Polen will Justizreform ohne Rücksicht auf EU durchziehen

16.09.2020 19:09

Warschau (dpa) - Polens Vize-Justizminister Sebastian Kaleta hat dazu
aufgerufen, die umstrittene Justizreform ohne Rücksicht auf Kritik
der EU durchzuziehen. Dies sei notwendig, um «zunehmende Anarchie und
das bewusste Untergraben der Gewaltenteilung» zu bremsen, schrieb der
Politiker am Mittwoch auf Twitter. Die Justiz mische sich unzulässig
in politische Entscheidungen ein. «Gerichte sollen nicht selbst
Gesetze machen, sondern sie anwenden!»

Am Dienstag hatte das Verwaltungsgericht Warschau entschieden, dass
der zur nationalkonservativen Partei PiS gehörende Ministerpräsident
Mateusz Morawiecki «eklatant» gegen gültige Gesetze verstoßen hat.
Er
hätte die Post für die Präsidentschaftswahl am 28. Juni nicht zur
Organisation einer Briefwahl verpflichten dürfen, ohne zuvor eine
rechtliche Grundlage zu schaffen. Am Mittwoch wiederum stoppte das
Oberste Gericht ein Reformgesetz, mit dem Beamten des ehemaligen
kommunistischen Sicherheitsapparats die Renten gekürzt werden sollen.

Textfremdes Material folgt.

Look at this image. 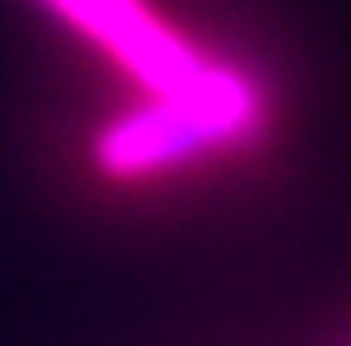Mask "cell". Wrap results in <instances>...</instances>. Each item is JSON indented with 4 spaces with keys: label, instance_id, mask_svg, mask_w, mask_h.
I'll use <instances>...</instances> for the list:
<instances>
[{
    "label": "cell",
    "instance_id": "1",
    "mask_svg": "<svg viewBox=\"0 0 351 346\" xmlns=\"http://www.w3.org/2000/svg\"><path fill=\"white\" fill-rule=\"evenodd\" d=\"M266 125V96L246 71L191 96H141L90 140V166L106 181H151L196 166L216 151L251 146Z\"/></svg>",
    "mask_w": 351,
    "mask_h": 346
},
{
    "label": "cell",
    "instance_id": "2",
    "mask_svg": "<svg viewBox=\"0 0 351 346\" xmlns=\"http://www.w3.org/2000/svg\"><path fill=\"white\" fill-rule=\"evenodd\" d=\"M60 25L95 45L141 96H191L211 90L241 66L201 51L151 0H40Z\"/></svg>",
    "mask_w": 351,
    "mask_h": 346
}]
</instances>
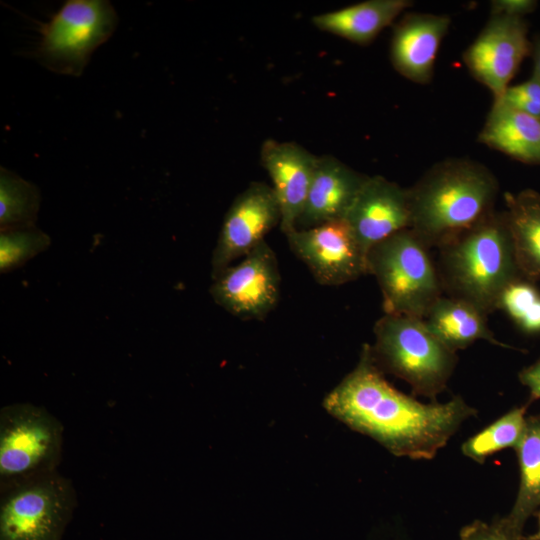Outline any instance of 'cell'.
<instances>
[{"mask_svg":"<svg viewBox=\"0 0 540 540\" xmlns=\"http://www.w3.org/2000/svg\"><path fill=\"white\" fill-rule=\"evenodd\" d=\"M534 70L532 77L540 81V38L533 47Z\"/></svg>","mask_w":540,"mask_h":540,"instance_id":"obj_30","label":"cell"},{"mask_svg":"<svg viewBox=\"0 0 540 540\" xmlns=\"http://www.w3.org/2000/svg\"><path fill=\"white\" fill-rule=\"evenodd\" d=\"M535 6L536 2L531 0H496L491 2V14L523 17L532 12Z\"/></svg>","mask_w":540,"mask_h":540,"instance_id":"obj_28","label":"cell"},{"mask_svg":"<svg viewBox=\"0 0 540 540\" xmlns=\"http://www.w3.org/2000/svg\"><path fill=\"white\" fill-rule=\"evenodd\" d=\"M497 310L526 334H540V290L535 282L521 275L513 279L500 294Z\"/></svg>","mask_w":540,"mask_h":540,"instance_id":"obj_24","label":"cell"},{"mask_svg":"<svg viewBox=\"0 0 540 540\" xmlns=\"http://www.w3.org/2000/svg\"><path fill=\"white\" fill-rule=\"evenodd\" d=\"M459 540H523V535L503 517L491 523L475 520L461 529Z\"/></svg>","mask_w":540,"mask_h":540,"instance_id":"obj_27","label":"cell"},{"mask_svg":"<svg viewBox=\"0 0 540 540\" xmlns=\"http://www.w3.org/2000/svg\"><path fill=\"white\" fill-rule=\"evenodd\" d=\"M324 408L390 453L431 460L477 411L460 396L422 403L392 386L364 344L355 368L325 397Z\"/></svg>","mask_w":540,"mask_h":540,"instance_id":"obj_1","label":"cell"},{"mask_svg":"<svg viewBox=\"0 0 540 540\" xmlns=\"http://www.w3.org/2000/svg\"><path fill=\"white\" fill-rule=\"evenodd\" d=\"M478 141L513 159L540 163V118L494 101Z\"/></svg>","mask_w":540,"mask_h":540,"instance_id":"obj_17","label":"cell"},{"mask_svg":"<svg viewBox=\"0 0 540 540\" xmlns=\"http://www.w3.org/2000/svg\"><path fill=\"white\" fill-rule=\"evenodd\" d=\"M530 51L528 28L523 17L491 14L463 61L472 76L494 96L501 98Z\"/></svg>","mask_w":540,"mask_h":540,"instance_id":"obj_12","label":"cell"},{"mask_svg":"<svg viewBox=\"0 0 540 540\" xmlns=\"http://www.w3.org/2000/svg\"><path fill=\"white\" fill-rule=\"evenodd\" d=\"M519 465V487L514 505L505 516L517 532L540 508V414L529 416L523 436L515 447Z\"/></svg>","mask_w":540,"mask_h":540,"instance_id":"obj_21","label":"cell"},{"mask_svg":"<svg viewBox=\"0 0 540 540\" xmlns=\"http://www.w3.org/2000/svg\"><path fill=\"white\" fill-rule=\"evenodd\" d=\"M450 22L447 15L405 14L395 25L391 40L390 56L394 68L412 82H430Z\"/></svg>","mask_w":540,"mask_h":540,"instance_id":"obj_15","label":"cell"},{"mask_svg":"<svg viewBox=\"0 0 540 540\" xmlns=\"http://www.w3.org/2000/svg\"><path fill=\"white\" fill-rule=\"evenodd\" d=\"M498 191L495 175L483 164L441 161L408 188L410 229L429 249H437L495 211Z\"/></svg>","mask_w":540,"mask_h":540,"instance_id":"obj_2","label":"cell"},{"mask_svg":"<svg viewBox=\"0 0 540 540\" xmlns=\"http://www.w3.org/2000/svg\"><path fill=\"white\" fill-rule=\"evenodd\" d=\"M495 101L540 118V81L531 77L528 81L509 86L501 98Z\"/></svg>","mask_w":540,"mask_h":540,"instance_id":"obj_26","label":"cell"},{"mask_svg":"<svg viewBox=\"0 0 540 540\" xmlns=\"http://www.w3.org/2000/svg\"><path fill=\"white\" fill-rule=\"evenodd\" d=\"M50 243V237L34 226L1 232L0 271L6 273L19 268L45 251Z\"/></svg>","mask_w":540,"mask_h":540,"instance_id":"obj_25","label":"cell"},{"mask_svg":"<svg viewBox=\"0 0 540 540\" xmlns=\"http://www.w3.org/2000/svg\"><path fill=\"white\" fill-rule=\"evenodd\" d=\"M516 264L521 276L540 279V194L532 189L504 195Z\"/></svg>","mask_w":540,"mask_h":540,"instance_id":"obj_20","label":"cell"},{"mask_svg":"<svg viewBox=\"0 0 540 540\" xmlns=\"http://www.w3.org/2000/svg\"><path fill=\"white\" fill-rule=\"evenodd\" d=\"M374 337L370 346L378 367L407 382L414 395L436 402L455 369L456 351L413 317L384 314L374 325Z\"/></svg>","mask_w":540,"mask_h":540,"instance_id":"obj_4","label":"cell"},{"mask_svg":"<svg viewBox=\"0 0 540 540\" xmlns=\"http://www.w3.org/2000/svg\"><path fill=\"white\" fill-rule=\"evenodd\" d=\"M367 178L334 156H318L296 229L345 219Z\"/></svg>","mask_w":540,"mask_h":540,"instance_id":"obj_16","label":"cell"},{"mask_svg":"<svg viewBox=\"0 0 540 540\" xmlns=\"http://www.w3.org/2000/svg\"><path fill=\"white\" fill-rule=\"evenodd\" d=\"M528 404L515 407L468 438L461 446L464 456L483 464L494 453L514 448L520 442L525 426Z\"/></svg>","mask_w":540,"mask_h":540,"instance_id":"obj_22","label":"cell"},{"mask_svg":"<svg viewBox=\"0 0 540 540\" xmlns=\"http://www.w3.org/2000/svg\"><path fill=\"white\" fill-rule=\"evenodd\" d=\"M280 284L277 257L263 241L216 276L210 293L216 304L236 318L262 320L277 305Z\"/></svg>","mask_w":540,"mask_h":540,"instance_id":"obj_9","label":"cell"},{"mask_svg":"<svg viewBox=\"0 0 540 540\" xmlns=\"http://www.w3.org/2000/svg\"><path fill=\"white\" fill-rule=\"evenodd\" d=\"M345 219L368 254L374 245L411 227L408 188L380 175L368 176Z\"/></svg>","mask_w":540,"mask_h":540,"instance_id":"obj_13","label":"cell"},{"mask_svg":"<svg viewBox=\"0 0 540 540\" xmlns=\"http://www.w3.org/2000/svg\"><path fill=\"white\" fill-rule=\"evenodd\" d=\"M437 251L443 292L486 315L497 310L504 288L520 276L504 211H493Z\"/></svg>","mask_w":540,"mask_h":540,"instance_id":"obj_3","label":"cell"},{"mask_svg":"<svg viewBox=\"0 0 540 540\" xmlns=\"http://www.w3.org/2000/svg\"><path fill=\"white\" fill-rule=\"evenodd\" d=\"M430 250L410 229L374 245L367 254L368 274L375 277L384 314L424 319L443 288Z\"/></svg>","mask_w":540,"mask_h":540,"instance_id":"obj_5","label":"cell"},{"mask_svg":"<svg viewBox=\"0 0 540 540\" xmlns=\"http://www.w3.org/2000/svg\"><path fill=\"white\" fill-rule=\"evenodd\" d=\"M280 223V205L272 186L251 182L224 216L212 253V278L265 241V236Z\"/></svg>","mask_w":540,"mask_h":540,"instance_id":"obj_11","label":"cell"},{"mask_svg":"<svg viewBox=\"0 0 540 540\" xmlns=\"http://www.w3.org/2000/svg\"><path fill=\"white\" fill-rule=\"evenodd\" d=\"M487 316L463 300L442 296L423 319L427 328L453 351L465 349L477 340H485L503 348L489 329Z\"/></svg>","mask_w":540,"mask_h":540,"instance_id":"obj_19","label":"cell"},{"mask_svg":"<svg viewBox=\"0 0 540 540\" xmlns=\"http://www.w3.org/2000/svg\"><path fill=\"white\" fill-rule=\"evenodd\" d=\"M260 160L271 178L281 210L279 227L286 235L296 229L318 156L295 142L268 139L261 146Z\"/></svg>","mask_w":540,"mask_h":540,"instance_id":"obj_14","label":"cell"},{"mask_svg":"<svg viewBox=\"0 0 540 540\" xmlns=\"http://www.w3.org/2000/svg\"><path fill=\"white\" fill-rule=\"evenodd\" d=\"M117 23V13L109 1H65L40 29L38 59L53 72L80 76L93 52L110 38Z\"/></svg>","mask_w":540,"mask_h":540,"instance_id":"obj_7","label":"cell"},{"mask_svg":"<svg viewBox=\"0 0 540 540\" xmlns=\"http://www.w3.org/2000/svg\"><path fill=\"white\" fill-rule=\"evenodd\" d=\"M538 517V530L536 533L529 535L528 537H523V540H540V508L537 511Z\"/></svg>","mask_w":540,"mask_h":540,"instance_id":"obj_31","label":"cell"},{"mask_svg":"<svg viewBox=\"0 0 540 540\" xmlns=\"http://www.w3.org/2000/svg\"><path fill=\"white\" fill-rule=\"evenodd\" d=\"M412 5L409 0H368L315 15L312 23L324 32L367 45Z\"/></svg>","mask_w":540,"mask_h":540,"instance_id":"obj_18","label":"cell"},{"mask_svg":"<svg viewBox=\"0 0 540 540\" xmlns=\"http://www.w3.org/2000/svg\"><path fill=\"white\" fill-rule=\"evenodd\" d=\"M76 495L57 470L2 491L0 540H61Z\"/></svg>","mask_w":540,"mask_h":540,"instance_id":"obj_8","label":"cell"},{"mask_svg":"<svg viewBox=\"0 0 540 540\" xmlns=\"http://www.w3.org/2000/svg\"><path fill=\"white\" fill-rule=\"evenodd\" d=\"M518 377L530 390V402L540 399V359L521 370Z\"/></svg>","mask_w":540,"mask_h":540,"instance_id":"obj_29","label":"cell"},{"mask_svg":"<svg viewBox=\"0 0 540 540\" xmlns=\"http://www.w3.org/2000/svg\"><path fill=\"white\" fill-rule=\"evenodd\" d=\"M292 252L324 286H339L368 274L367 253L346 219L295 229L285 235Z\"/></svg>","mask_w":540,"mask_h":540,"instance_id":"obj_10","label":"cell"},{"mask_svg":"<svg viewBox=\"0 0 540 540\" xmlns=\"http://www.w3.org/2000/svg\"><path fill=\"white\" fill-rule=\"evenodd\" d=\"M40 193L35 185L1 167V232L33 227L37 218Z\"/></svg>","mask_w":540,"mask_h":540,"instance_id":"obj_23","label":"cell"},{"mask_svg":"<svg viewBox=\"0 0 540 540\" xmlns=\"http://www.w3.org/2000/svg\"><path fill=\"white\" fill-rule=\"evenodd\" d=\"M62 442V425L46 409L30 403L3 407L0 412L1 491L56 471Z\"/></svg>","mask_w":540,"mask_h":540,"instance_id":"obj_6","label":"cell"}]
</instances>
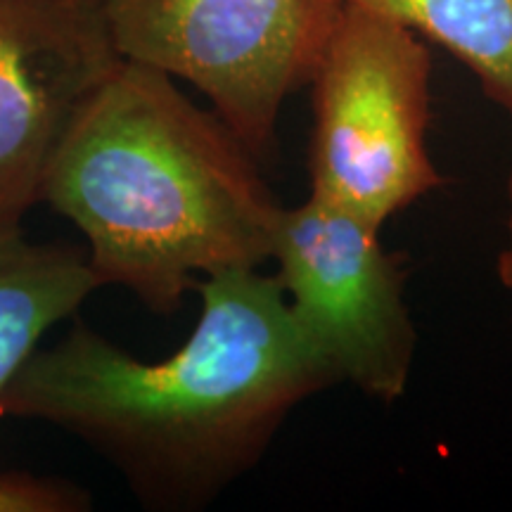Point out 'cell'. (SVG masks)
<instances>
[{"mask_svg":"<svg viewBox=\"0 0 512 512\" xmlns=\"http://www.w3.org/2000/svg\"><path fill=\"white\" fill-rule=\"evenodd\" d=\"M444 46L512 114V0H337Z\"/></svg>","mask_w":512,"mask_h":512,"instance_id":"cell-8","label":"cell"},{"mask_svg":"<svg viewBox=\"0 0 512 512\" xmlns=\"http://www.w3.org/2000/svg\"><path fill=\"white\" fill-rule=\"evenodd\" d=\"M121 60L95 0H0V221L41 202L64 133Z\"/></svg>","mask_w":512,"mask_h":512,"instance_id":"cell-6","label":"cell"},{"mask_svg":"<svg viewBox=\"0 0 512 512\" xmlns=\"http://www.w3.org/2000/svg\"><path fill=\"white\" fill-rule=\"evenodd\" d=\"M202 313L181 349L133 358L76 323L34 351L0 415L74 434L159 508H197L254 467L294 408L337 384L278 275L228 268L197 280Z\"/></svg>","mask_w":512,"mask_h":512,"instance_id":"cell-1","label":"cell"},{"mask_svg":"<svg viewBox=\"0 0 512 512\" xmlns=\"http://www.w3.org/2000/svg\"><path fill=\"white\" fill-rule=\"evenodd\" d=\"M88 508L91 498L76 484L29 472L0 475V512H79Z\"/></svg>","mask_w":512,"mask_h":512,"instance_id":"cell-9","label":"cell"},{"mask_svg":"<svg viewBox=\"0 0 512 512\" xmlns=\"http://www.w3.org/2000/svg\"><path fill=\"white\" fill-rule=\"evenodd\" d=\"M508 197H510V202H512V171H510V178H508Z\"/></svg>","mask_w":512,"mask_h":512,"instance_id":"cell-11","label":"cell"},{"mask_svg":"<svg viewBox=\"0 0 512 512\" xmlns=\"http://www.w3.org/2000/svg\"><path fill=\"white\" fill-rule=\"evenodd\" d=\"M380 230L309 192L280 211L271 259L290 311L337 382L396 401L411 377L415 328L403 273Z\"/></svg>","mask_w":512,"mask_h":512,"instance_id":"cell-5","label":"cell"},{"mask_svg":"<svg viewBox=\"0 0 512 512\" xmlns=\"http://www.w3.org/2000/svg\"><path fill=\"white\" fill-rule=\"evenodd\" d=\"M98 287L79 249L36 245L24 235L22 221H0V396L38 339L79 311Z\"/></svg>","mask_w":512,"mask_h":512,"instance_id":"cell-7","label":"cell"},{"mask_svg":"<svg viewBox=\"0 0 512 512\" xmlns=\"http://www.w3.org/2000/svg\"><path fill=\"white\" fill-rule=\"evenodd\" d=\"M117 53L207 95L254 157L311 79L337 0H95Z\"/></svg>","mask_w":512,"mask_h":512,"instance_id":"cell-4","label":"cell"},{"mask_svg":"<svg viewBox=\"0 0 512 512\" xmlns=\"http://www.w3.org/2000/svg\"><path fill=\"white\" fill-rule=\"evenodd\" d=\"M430 67L415 31L339 3L309 79L311 195L384 228L444 185L427 152Z\"/></svg>","mask_w":512,"mask_h":512,"instance_id":"cell-3","label":"cell"},{"mask_svg":"<svg viewBox=\"0 0 512 512\" xmlns=\"http://www.w3.org/2000/svg\"><path fill=\"white\" fill-rule=\"evenodd\" d=\"M498 278L512 292V216L508 223V245H505L501 256H498Z\"/></svg>","mask_w":512,"mask_h":512,"instance_id":"cell-10","label":"cell"},{"mask_svg":"<svg viewBox=\"0 0 512 512\" xmlns=\"http://www.w3.org/2000/svg\"><path fill=\"white\" fill-rule=\"evenodd\" d=\"M41 202L88 240L100 285L171 316L195 275L271 259L280 207L254 155L169 74L121 60L64 133Z\"/></svg>","mask_w":512,"mask_h":512,"instance_id":"cell-2","label":"cell"}]
</instances>
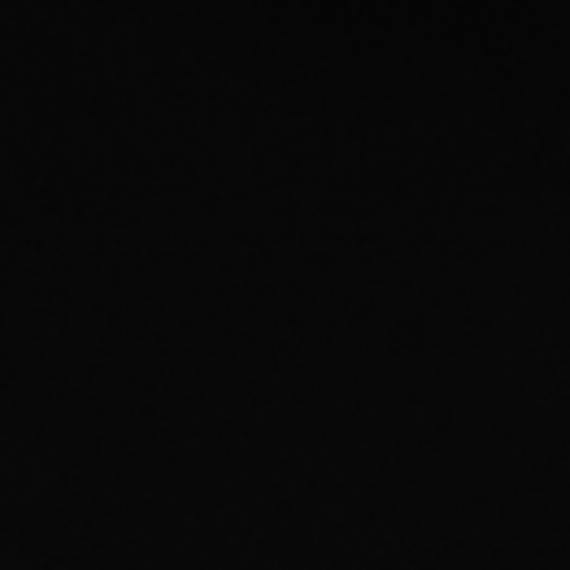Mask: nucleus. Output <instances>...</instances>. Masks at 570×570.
<instances>
[]
</instances>
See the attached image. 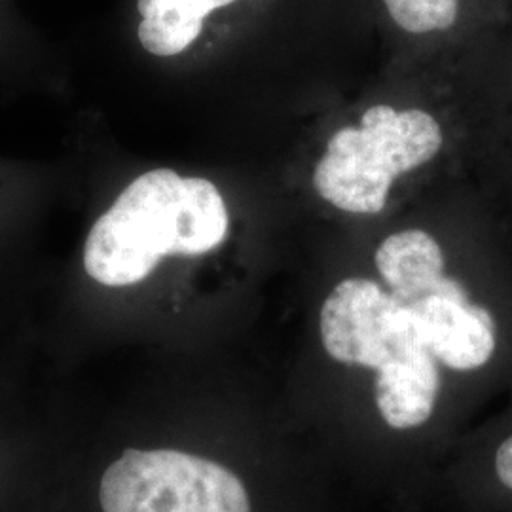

Die von der Regierungspartei Recht und Gerechtigkeit (PiS) seit ihrem
Amtsantritt Ende 2015 angestoßene Justizreform ist ein zentraler
Streitpunkt zwischen Polen und EU. Justizminister Zbigniew Ziobro
argumentiert, das Justizsystem sei ineffizient und obendrein ein
Relikt der kommunistischen Diktatur. Kritiker werfen der Regierung
wiederum vor, die Kontrolle über die Justiz übernehmen zu wollen.